* The exercise *
Pick out every line below that contains the string "patch", and copy each of those lines in full. Case counts.
"""
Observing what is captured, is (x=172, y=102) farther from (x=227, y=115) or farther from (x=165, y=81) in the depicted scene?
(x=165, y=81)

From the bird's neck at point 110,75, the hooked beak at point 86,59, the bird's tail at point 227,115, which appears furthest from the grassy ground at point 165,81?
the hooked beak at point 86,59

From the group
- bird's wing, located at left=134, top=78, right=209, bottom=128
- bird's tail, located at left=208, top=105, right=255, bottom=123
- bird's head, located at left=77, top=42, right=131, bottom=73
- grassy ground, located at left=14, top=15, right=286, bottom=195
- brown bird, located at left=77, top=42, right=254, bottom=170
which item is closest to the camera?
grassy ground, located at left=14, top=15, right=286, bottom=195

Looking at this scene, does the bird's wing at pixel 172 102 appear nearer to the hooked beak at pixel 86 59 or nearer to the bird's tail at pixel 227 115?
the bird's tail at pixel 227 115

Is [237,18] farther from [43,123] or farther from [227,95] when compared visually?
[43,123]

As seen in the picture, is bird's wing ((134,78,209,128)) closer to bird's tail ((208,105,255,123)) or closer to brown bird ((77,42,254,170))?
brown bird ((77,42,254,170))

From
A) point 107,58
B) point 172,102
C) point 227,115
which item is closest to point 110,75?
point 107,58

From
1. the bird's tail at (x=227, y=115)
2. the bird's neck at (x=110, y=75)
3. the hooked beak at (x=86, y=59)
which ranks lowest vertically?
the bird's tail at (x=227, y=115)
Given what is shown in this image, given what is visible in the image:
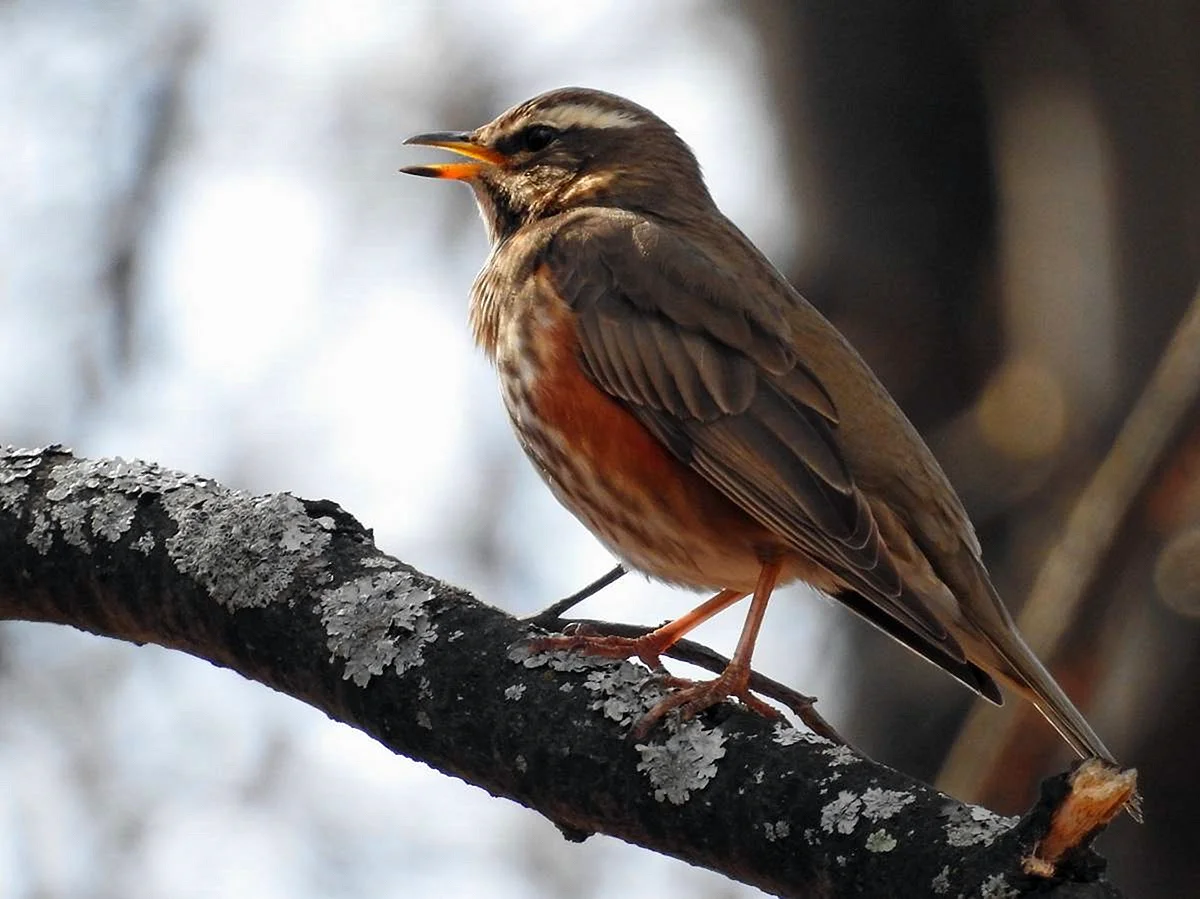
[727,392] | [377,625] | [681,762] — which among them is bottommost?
[681,762]

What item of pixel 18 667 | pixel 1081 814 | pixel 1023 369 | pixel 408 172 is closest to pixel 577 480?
pixel 408 172

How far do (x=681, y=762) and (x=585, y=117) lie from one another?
3380mm

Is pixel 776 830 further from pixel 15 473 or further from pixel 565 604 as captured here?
pixel 15 473

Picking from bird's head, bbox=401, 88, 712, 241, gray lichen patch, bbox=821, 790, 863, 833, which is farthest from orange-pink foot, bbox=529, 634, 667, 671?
bird's head, bbox=401, 88, 712, 241

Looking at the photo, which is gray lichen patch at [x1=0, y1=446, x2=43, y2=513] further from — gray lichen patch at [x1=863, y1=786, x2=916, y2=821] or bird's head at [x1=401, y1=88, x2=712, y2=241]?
gray lichen patch at [x1=863, y1=786, x2=916, y2=821]

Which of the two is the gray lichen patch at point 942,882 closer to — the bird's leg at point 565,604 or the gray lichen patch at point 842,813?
the gray lichen patch at point 842,813

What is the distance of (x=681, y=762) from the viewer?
10.3 feet

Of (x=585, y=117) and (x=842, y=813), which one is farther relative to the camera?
(x=585, y=117)

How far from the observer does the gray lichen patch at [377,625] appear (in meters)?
3.50

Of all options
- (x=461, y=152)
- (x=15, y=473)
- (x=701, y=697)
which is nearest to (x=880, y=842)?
(x=701, y=697)

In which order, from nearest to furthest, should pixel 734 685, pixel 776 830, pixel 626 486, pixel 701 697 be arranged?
pixel 776 830
pixel 701 697
pixel 734 685
pixel 626 486

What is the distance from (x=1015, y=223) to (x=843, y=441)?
183 cm

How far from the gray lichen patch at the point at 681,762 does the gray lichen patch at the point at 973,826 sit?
1.78 ft

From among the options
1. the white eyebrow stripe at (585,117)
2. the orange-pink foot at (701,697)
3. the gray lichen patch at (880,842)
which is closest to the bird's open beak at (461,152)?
the white eyebrow stripe at (585,117)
"""
* Response *
Picking from bird's head, bbox=401, 88, 712, 241, gray lichen patch, bbox=821, 790, 863, 833, which is farthest from orange-pink foot, bbox=529, 634, 667, 671?
Looking at the photo, which is gray lichen patch at [x1=0, y1=446, x2=43, y2=513] further from — gray lichen patch at [x1=863, y1=786, x2=916, y2=821] or bird's head at [x1=401, y1=88, x2=712, y2=241]?
gray lichen patch at [x1=863, y1=786, x2=916, y2=821]
Which of the two is the gray lichen patch at point 942,882 closer to — the bird's leg at point 565,604 or the gray lichen patch at point 842,813?
the gray lichen patch at point 842,813
How far from the observer does the gray lichen patch at [377,625] appear (in meters)?
How far from the gray lichen patch at the point at 681,762 does the gray lichen patch at the point at 973,826 sit?
3. the gray lichen patch at (880,842)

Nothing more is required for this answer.